**Task objective**
I'd like the data below restated word for word, with the pictures left out.

**Records**
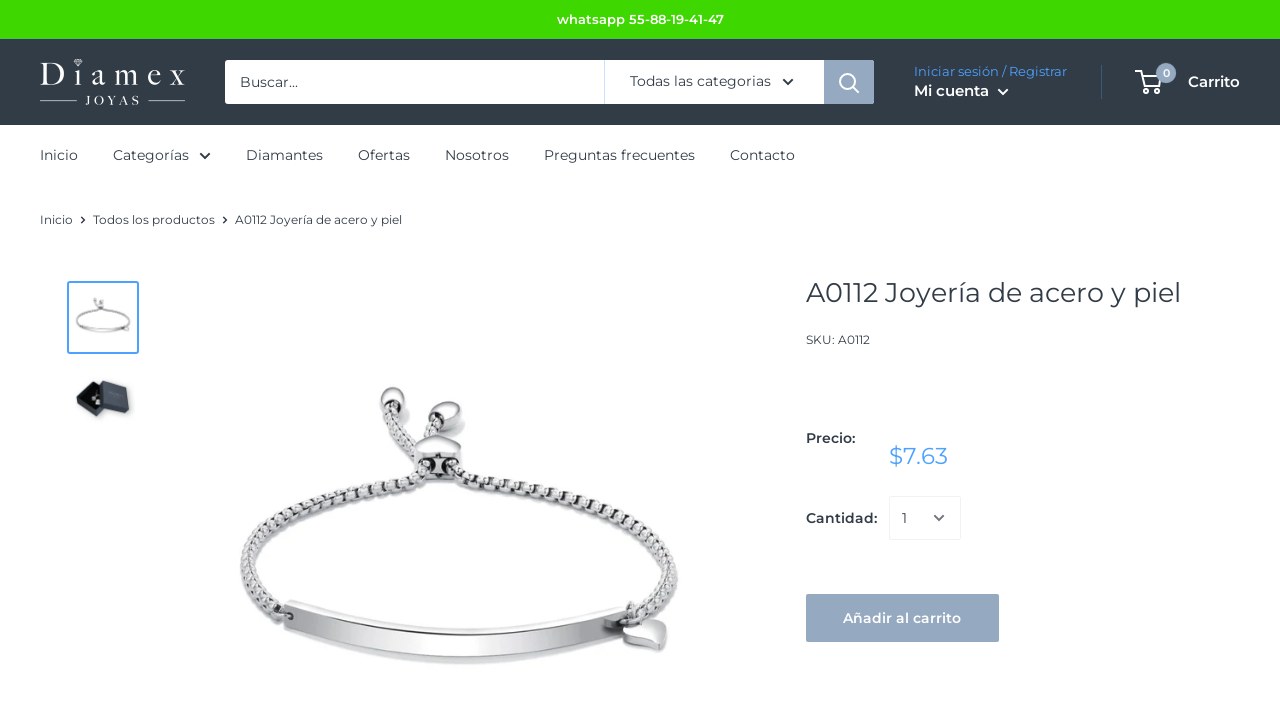

--- FILE ---
content_type: text/javascript
request_url: https://joyasdiamex.com/cdn/shop/t/15/assets/custom.js?v=90373254691674712701595259672
body_size: -798
content:
//# sourceMappingURL=/cdn/shop/t/15/assets/custom.js.map?v=90373254691674712701595259672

**Response to this exercise**
--- FILE ---
content_type: text/javascript
request_url: https://joyasdiamex.com/cdn/shop/t/15/assets/custom.js?v=90373254691674712701595259672
body_size: -798
content:
//# sourceMappingURL=/cdn/shop/t/15/assets/custom.js.map?v=90373254691674712701595259672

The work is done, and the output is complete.